• [CONSIGNE]: Pour chaque affirmation, dites si elle concorde avec le texte ci-dessous sur le Jour d'après, par oui ou non, en citant mot pour mot le passage décisif : (a) le programme du CNR a été adopté en mars 1944 ; (b) le chômage partiel a représenté une charge pour les entreprises ; (c) Louis Saillant représentait le Medef au CNR.

==== TEXTE À LIRE ====

Il suppose à la fois des mesures d'urgence face à la crise économique et sociale en cours, mais aussi un autre projet de société et de relations internationales, respectueux des droits humains, de l'environnement et de la biodiversité, fondé sur les solidarités.
La CGT, comme d'autres organisations et avec certaines d'entre elles, s'est attelée à élaborer des propositions en ce sens qu'elle soumet au débat. Mais ni le Medef ni l'exécutif ne sont prêts à renoncer à leurs vieilles antiennes et s'appuient même sur les conséquences de la crise pour tenter une nouvelle fois d'en faire payer la facture aux travailleurs et, au-delà, de mettre en cause leurs droits plus durablement. La lutte pour le Jour d'après a déjà commencé.
L'appel élyséen à l'unité nationale
La référence d'Emmanuel Macron au programme du Conseil national de la Résistance (CNR) n'est pourtant pas qu'anecdotique. Adopté en mars 1944 par les représentants des organisations fondatrices du CNR – dont Louis Saillant pour la CGT –, le programme des Jours heureux prévoyait à la fois un « plan d'action immédiate » pour la Résistance et des réformes majeures fondées, notamment, sur l'élargissement de la démocratie et le recul des inégalités.
À l'inverse, la politique mise en œuvre par Emmanuel Macron depuis son arrivée au pouvoir, qui approfondit les réformes libérales de ses prédécesseurs, a consisté à démanteler le droit du travail, asphyxier les services publics – à commencer par l'hôpital ou la recherche –, restreindre les droits des privés d'emploi, réformer notre système de retraite, désarticuler la Sécurité sociale pour en transférer des pans entiers au marché de l'assurance privée, ou encore organiser la répression antisyndicale et des mouvements sociaux.
La recherche de profit à court terme s'est accélérée au détriment de l'emploi, des investissements en R&D, des salaires, de l'environnement. La politique du flux tendu et les délocalisations dans une logique de dumping social, écologique et fiscal ont contribué aux pénuries désastreuses de masques ou de respirateurs de réanimation… en dépit des dénégations officielles. Dans ce contexte, citer les Jours heureux, c'est tenter de faire oublier ces politiques et leurs conséquences, et d'enrôler le pays dans un consensus national. En quelque sorte, l'épisode 2 de la série « Nous sommes en guerre. »
La facture de la crise
Mais ce nouvel épisode commence mal. Déjà, dès le début de la crise, l'Élysée avait fait adopter un « état d'urgence sanitaire » lui conférant des pouvoirs spéciaux et lui permettant de décider par ordonnances des mesures dérogatoires au Code du travail bien au-delà de la période de confinement. Aujourd'hui, les soignants sont renvoyés à leurs médailles et au don de jours de congés par d'autres salariés. À la crise sanitaire succède le risque d'une crise économique et sociale d'ampleur.
Alors qu'une grande partie de l'économie a subi deux mois d'arrêt, l'État a trouvé les moyens d'aider nombre d'entreprises et de financer le chômage partiel, lequel a permis aux salariés de ne pas perdre l'intégralité de leurs revenus, sans rien coûter aux entreprises. Ce qui a aussi sauvé des emplois et des compétences. Le gouvernement se dit prêt à convertir en exonérations le report de cotisations sociales et de taxes fiscales de milliers d'entreprises.

==== ENTRÉES AFFICHÉES ====

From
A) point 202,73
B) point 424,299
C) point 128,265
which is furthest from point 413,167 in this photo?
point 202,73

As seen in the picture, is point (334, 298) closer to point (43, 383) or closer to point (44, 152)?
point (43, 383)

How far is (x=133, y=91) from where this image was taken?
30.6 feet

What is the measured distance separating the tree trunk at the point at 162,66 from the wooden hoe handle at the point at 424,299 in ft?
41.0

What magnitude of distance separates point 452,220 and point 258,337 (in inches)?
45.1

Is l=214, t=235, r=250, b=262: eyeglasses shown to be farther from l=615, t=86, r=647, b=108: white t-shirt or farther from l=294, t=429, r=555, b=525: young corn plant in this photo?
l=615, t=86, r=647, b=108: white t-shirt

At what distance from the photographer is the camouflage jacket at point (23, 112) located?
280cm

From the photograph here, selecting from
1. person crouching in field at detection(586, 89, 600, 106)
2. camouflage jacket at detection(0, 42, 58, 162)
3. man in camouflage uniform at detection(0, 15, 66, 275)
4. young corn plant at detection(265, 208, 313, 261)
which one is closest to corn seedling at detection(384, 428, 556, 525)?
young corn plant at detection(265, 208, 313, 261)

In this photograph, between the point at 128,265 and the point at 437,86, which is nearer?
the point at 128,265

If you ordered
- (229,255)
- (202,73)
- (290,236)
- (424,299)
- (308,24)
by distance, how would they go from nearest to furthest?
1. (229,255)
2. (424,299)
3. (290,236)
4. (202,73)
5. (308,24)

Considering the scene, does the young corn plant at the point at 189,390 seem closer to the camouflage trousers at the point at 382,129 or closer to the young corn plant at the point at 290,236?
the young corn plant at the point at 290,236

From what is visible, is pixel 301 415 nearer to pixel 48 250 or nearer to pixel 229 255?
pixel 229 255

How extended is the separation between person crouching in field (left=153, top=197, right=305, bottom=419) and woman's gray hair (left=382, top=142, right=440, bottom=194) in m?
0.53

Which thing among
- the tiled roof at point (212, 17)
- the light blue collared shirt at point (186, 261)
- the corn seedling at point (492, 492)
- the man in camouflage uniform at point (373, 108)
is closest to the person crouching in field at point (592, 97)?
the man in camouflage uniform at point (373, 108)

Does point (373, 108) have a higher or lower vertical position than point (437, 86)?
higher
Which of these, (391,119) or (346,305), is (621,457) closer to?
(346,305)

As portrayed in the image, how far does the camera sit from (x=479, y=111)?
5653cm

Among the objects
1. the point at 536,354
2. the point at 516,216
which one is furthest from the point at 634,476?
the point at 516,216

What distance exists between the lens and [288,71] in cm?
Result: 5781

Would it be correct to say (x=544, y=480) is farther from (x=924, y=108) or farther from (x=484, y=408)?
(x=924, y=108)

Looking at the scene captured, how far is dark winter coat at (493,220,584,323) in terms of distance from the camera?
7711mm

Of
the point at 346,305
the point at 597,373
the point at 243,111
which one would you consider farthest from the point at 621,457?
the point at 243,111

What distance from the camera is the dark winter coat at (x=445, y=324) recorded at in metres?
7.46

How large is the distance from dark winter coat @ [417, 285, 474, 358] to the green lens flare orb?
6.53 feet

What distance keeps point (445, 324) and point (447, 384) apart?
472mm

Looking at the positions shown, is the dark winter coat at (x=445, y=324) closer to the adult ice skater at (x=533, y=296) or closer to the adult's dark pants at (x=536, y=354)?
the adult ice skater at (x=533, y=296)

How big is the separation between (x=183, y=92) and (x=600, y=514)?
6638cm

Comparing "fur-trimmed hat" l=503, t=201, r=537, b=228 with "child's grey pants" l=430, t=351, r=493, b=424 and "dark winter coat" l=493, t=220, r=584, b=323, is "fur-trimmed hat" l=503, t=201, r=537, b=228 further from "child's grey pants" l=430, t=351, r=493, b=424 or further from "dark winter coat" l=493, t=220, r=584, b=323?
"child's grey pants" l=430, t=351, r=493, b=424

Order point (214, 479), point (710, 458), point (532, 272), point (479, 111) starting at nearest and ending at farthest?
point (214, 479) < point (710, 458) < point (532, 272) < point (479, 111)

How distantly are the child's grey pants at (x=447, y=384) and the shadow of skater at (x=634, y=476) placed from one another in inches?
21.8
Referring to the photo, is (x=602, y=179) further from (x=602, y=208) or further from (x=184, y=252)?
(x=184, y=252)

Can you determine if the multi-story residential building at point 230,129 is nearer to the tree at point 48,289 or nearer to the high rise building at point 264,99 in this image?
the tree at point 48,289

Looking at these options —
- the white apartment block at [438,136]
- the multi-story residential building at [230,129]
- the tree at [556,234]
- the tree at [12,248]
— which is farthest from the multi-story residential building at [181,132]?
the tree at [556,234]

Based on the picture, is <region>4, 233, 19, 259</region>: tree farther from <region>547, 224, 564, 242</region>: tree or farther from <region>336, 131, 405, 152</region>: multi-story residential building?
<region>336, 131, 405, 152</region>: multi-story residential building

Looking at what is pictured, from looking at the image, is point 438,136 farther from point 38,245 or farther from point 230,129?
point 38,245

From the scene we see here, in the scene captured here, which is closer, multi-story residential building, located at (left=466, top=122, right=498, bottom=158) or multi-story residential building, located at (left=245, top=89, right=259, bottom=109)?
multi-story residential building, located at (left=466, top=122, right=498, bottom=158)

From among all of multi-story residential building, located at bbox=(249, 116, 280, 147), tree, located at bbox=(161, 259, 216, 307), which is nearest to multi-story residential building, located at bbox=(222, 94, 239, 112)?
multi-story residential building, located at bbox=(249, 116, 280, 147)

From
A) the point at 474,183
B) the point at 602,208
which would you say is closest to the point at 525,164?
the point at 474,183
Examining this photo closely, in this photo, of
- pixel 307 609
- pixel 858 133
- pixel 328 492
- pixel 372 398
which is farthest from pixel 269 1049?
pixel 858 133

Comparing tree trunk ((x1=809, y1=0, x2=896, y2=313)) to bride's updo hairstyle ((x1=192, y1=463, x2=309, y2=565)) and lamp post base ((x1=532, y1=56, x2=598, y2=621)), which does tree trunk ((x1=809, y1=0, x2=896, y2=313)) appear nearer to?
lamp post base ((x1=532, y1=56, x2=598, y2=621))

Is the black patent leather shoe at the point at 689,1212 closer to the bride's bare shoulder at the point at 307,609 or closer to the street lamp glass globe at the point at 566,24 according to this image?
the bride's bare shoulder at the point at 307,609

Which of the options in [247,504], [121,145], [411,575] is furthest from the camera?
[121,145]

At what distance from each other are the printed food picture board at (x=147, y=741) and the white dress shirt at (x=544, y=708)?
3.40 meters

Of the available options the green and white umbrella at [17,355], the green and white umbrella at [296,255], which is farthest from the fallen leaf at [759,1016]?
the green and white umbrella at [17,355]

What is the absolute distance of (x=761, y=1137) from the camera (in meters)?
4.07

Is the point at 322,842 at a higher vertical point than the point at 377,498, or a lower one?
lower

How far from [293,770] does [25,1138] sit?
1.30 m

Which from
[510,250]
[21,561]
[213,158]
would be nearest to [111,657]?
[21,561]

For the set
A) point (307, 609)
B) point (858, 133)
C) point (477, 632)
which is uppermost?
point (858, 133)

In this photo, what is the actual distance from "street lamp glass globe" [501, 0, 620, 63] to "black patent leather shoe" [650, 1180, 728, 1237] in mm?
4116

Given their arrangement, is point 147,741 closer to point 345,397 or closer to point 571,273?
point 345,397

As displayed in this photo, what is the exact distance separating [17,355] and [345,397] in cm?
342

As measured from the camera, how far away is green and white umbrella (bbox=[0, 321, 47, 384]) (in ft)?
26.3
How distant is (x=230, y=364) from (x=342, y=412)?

====

• [RÉPONSE ATTENDUE]:
(a) Oui : « Adopté en mars 1944 par les représentants des organisations fondatrices du CNR ».
(b) Non : « sans rien coûter aux entreprises ».
(c) Non : « dont Louis Saillant pour la CGT ».